Tue, 25 Apr 2006

GTK+ Callbacks in OCaml.

GUI programming is one of those areas thats always a bit of a pain regardless of language used. Ocaml however has some language features (not present in C, C++ Java, Python etc) which make GUI programming in Ocaml somewhat more elegant.

Regardless of the language used, GUI programming means writing a bunch of small functions (or class methods in OO systems) that get called when the GUI elements are manipulated by the user of the application. These small event handling functions are often called callbacks and are usually associated with the GUI widget (button / menu / whatever) when the widget is created. For example if C/GTK+, to catch the mouse button click even in some widget w the programmer has to define a button press handler with a function signature like:

  static gboolean
  button_press_callback (GtkWidget *w, GdkEventButton *ev, gpointer data) ;

When the program's user clicks the mouse button in the widget, this function will be called with a pointer to the widget as the first parameter and a pointer to the button event data (cursor x/y position, time etc) as the second parameter. The third parameter is a generic pointer. At the time the callback is registered, the programmer can set this pointer to be a pointer to anything he/she wishes and then cast it to the right type in the callback. One common usage is to set this as a pointer to a struct containing the current state of the application, so that this state can be modified within the callback function.

One common problem I have always run up against when doing the above is when I have more than one instance of a particular widget type and want to handle all of them using a single callback. If the last parameter is a pointer to the state, then how do I differentiate between the different widgets that generate the event. Yes, it can be done using the widget pointer, but thats just a pain. Usually, the best solution is to make the state data a global variable (yuck) and then make the last parameter a value which identifies which widget generated the event.

Ocaml has a really neat solution to the above problem; a programming trick called closures. In this particular context, closures allow something that behaves like a partial application of a function.

Consider the function :

  let add_2 a b =
      a + b

For those who don't read Ocaml, this is a function that takes two integer parameters and returns their sum. Using the above function we can define a new function like this:

  let add_to_x = add_2 x

As you can see, this uses our function from above, but calls it with only one parameter. So what the hell is add_to_x? Well its a closure (a type of function) that takes a single integer parameter and adds it to the value the variable x contained when the closure was created.

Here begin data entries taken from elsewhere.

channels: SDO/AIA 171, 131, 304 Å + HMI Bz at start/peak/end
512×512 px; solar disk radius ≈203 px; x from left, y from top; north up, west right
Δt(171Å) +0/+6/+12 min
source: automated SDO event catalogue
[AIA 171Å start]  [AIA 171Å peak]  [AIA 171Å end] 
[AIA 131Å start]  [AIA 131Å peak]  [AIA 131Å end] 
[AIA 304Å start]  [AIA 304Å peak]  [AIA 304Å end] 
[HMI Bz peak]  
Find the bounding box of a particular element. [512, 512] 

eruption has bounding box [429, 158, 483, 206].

People with a background in OO languages can look at a closure like add_to_x as an object with a single method, but without all the overhead of defining a class and instantiating an object of that class.

So, when doing GUI programming in Ocaml we can define a callback with any number of parameters and with the last parameter as button event data:

  let button_press_callback a b c d event =
      (* Code goes here, and then return true. *)
      true

and when we register the callback with create a closure of the callback function with all but the last parameter. This is a much neater way of doing things than any widget callback handling I've ever seen in C, C++, C#, Java or Python.